BOLERO-3: Adding Everolimus Improves PFS in HER2+ Breast Cancer

June 20, 2013

The addition of everolimus (Novartis) to combination trastuzumab/vinorelbine leads to a significant improvement in progression-free survival compared with placebo in advanced and metastatic HER2-positive breast cancer.

The addition of everolimus (Novartis) to combination trastuzumab/vinorelbine led to a significant improvement in progression-free survival (PFS) compared with placebo in advanced and metastatic HER2-positive breast cancer, according to results presented at the annual meeting of the American Society of Clinical Oncology.

The addition of trastuzumab to the standard of care in HER2-positive breast cancer has led to significant gains for patients. Unfortunately, in the metastatic setting, the majority of HER2-positive patients eventually experience resistance and relapse. This is thought to result from activation of other growth factor pathways that promote the activation of the PI3K/Akt pathway. A key mediator of this type of signaling is the mammalian target of rapamycin (mTOR) pathway. In preclinical models, inhibition of mTOR using everolimus demonstrated efficacy in trastuzumab-resistant breast cancer.

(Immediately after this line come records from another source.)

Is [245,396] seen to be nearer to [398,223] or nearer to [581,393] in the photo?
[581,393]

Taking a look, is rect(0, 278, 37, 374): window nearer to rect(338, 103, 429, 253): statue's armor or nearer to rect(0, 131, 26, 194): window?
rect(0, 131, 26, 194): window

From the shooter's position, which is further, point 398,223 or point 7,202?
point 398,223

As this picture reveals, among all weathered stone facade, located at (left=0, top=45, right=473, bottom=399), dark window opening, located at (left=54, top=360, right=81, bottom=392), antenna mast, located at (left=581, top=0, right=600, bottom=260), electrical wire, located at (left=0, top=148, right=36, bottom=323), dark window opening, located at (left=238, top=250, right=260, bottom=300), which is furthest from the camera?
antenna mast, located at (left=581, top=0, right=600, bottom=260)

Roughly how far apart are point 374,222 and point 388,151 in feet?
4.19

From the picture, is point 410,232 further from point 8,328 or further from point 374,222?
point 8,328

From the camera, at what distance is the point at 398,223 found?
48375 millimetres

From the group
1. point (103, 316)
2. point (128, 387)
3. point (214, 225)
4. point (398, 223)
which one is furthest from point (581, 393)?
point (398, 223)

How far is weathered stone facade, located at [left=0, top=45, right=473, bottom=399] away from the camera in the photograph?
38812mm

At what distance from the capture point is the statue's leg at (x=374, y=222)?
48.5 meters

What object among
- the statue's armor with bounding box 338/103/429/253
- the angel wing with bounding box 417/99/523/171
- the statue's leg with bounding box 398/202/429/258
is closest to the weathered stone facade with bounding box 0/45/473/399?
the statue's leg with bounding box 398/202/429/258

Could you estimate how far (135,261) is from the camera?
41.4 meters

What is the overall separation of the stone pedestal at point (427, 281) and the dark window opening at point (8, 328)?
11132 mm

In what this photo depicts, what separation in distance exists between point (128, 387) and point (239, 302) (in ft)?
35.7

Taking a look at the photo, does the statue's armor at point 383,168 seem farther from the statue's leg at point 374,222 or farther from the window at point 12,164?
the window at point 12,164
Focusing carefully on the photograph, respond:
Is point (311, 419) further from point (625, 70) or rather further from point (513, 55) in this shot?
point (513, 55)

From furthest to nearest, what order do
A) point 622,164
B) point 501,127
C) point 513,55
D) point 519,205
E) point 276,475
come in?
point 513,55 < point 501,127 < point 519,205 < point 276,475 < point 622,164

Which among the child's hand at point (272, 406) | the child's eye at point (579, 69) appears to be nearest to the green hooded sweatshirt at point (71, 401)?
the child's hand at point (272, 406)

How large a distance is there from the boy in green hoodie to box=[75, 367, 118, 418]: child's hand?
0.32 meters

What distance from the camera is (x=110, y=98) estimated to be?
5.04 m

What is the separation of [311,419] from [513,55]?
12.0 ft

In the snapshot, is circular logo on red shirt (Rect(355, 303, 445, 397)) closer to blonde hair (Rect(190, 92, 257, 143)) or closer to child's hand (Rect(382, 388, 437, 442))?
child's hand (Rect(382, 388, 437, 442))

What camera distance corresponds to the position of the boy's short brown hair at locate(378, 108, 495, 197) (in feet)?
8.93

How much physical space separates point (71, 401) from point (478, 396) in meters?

BOLERO-3 (Breast Cancer Trials of Oral Everolimus-3) is a randomized, double-blind, placebo-controlled multicenter trial designed to assess efficacy of everolimus in combination with trastuzumab and vinorelbine, with a primary endpoint of PFS. Patients with locally-advanced or metastatic trastuzumab-resistant disease with prior taxane therapy were eligible for the study. Trastuzumab resistance was defined as progression within 12 months of trastuzumab treatment. In the metastatic setting, disease was considered resistant if progression occurred within 4 weeks post-treatment. The initial findings were presented by Ruth O'Regan, MD, of Emory University. 

A total of 569 patients (median age, 55) completed the trial, recruited from 159 cancer centers in 21 countries worldwide. All patients had received prior trastuzumab therapy; half were undergoing therapy for less than 1 year prior to entering the trial, and the other half had therapy for more than 1 year. Nearly a quarter of the patients had prior lapatinib therapy.

The primary endpoint of PFS was met by the study, with PFS of the everolimus arm reaching 7 months compared to 5.78 months for the placebo arm, for a hazard ratio of 0.78, representing a significant improvement (P = .0067). The majority of groups favor the addition of everolimus, especially patients younger than 65 years of age (HR = 0.77). Prior neoadjuvant trastuzumab therapy was shown to be indicative of success using everolimus (HR = 0.65 compared with patients receiving no prior trastuzumab, HR = 0.92). Patients on lapatinib showed no difference in terms of response (HR = 0.79 for neoadjuvant lapatinib vs HR = 0.78 for no prior lapatinib). Patients lacking visceral involvement showed markedly greater benefit from the addition of everolimus than patients who had visceral disease (HR = 0.48 vs HR = 0.89).

Secondary endpoint data at the time of the presentation were still immature. Overall response rate for the everolimus arm was 40.8% compared to 37.2% in the placebo arm, which did not reach significance (P = .2108). Clinical benefit rates of 59.2% and 53.3% for the everolimus and placebo arms, respectively, also failed to reach significance (P = .0945). As of March 15, 2013, 220 deaths had been recorded, 36.3% of which occurred in the everolimus arm compared with 41.4% in the control arm. The difference failed to reach significance in the interim analysis, and the final overall survival will be assessed once the number of patient deaths reaches 384.

The adverse event profile experienced by patients on everolimus was unsurprising. Patients experienced a higher rate of stomatitis, pyrexia, and decreased appetite compared with placebo.  Hematologic toxicities like neutropenia, anemia, febrile neutropenia, and thrombocytopenia were elevated in the everolimus arm, as well. Despite the increased rate of adverse events, the time to deterioration of global health status was not significantly different in the two arms. “The additional toxicity noted for everolimus did not significantly impact quality of life,” remarked Dr. O'Regan.

In conclusion, while the overall survival data were still immature, addition of everolimus to trastuzumab/vinorelbine produced clear benefit in terms of progression-free survival for trastuzumab-resistant, advanced HER2-positive breast cancer.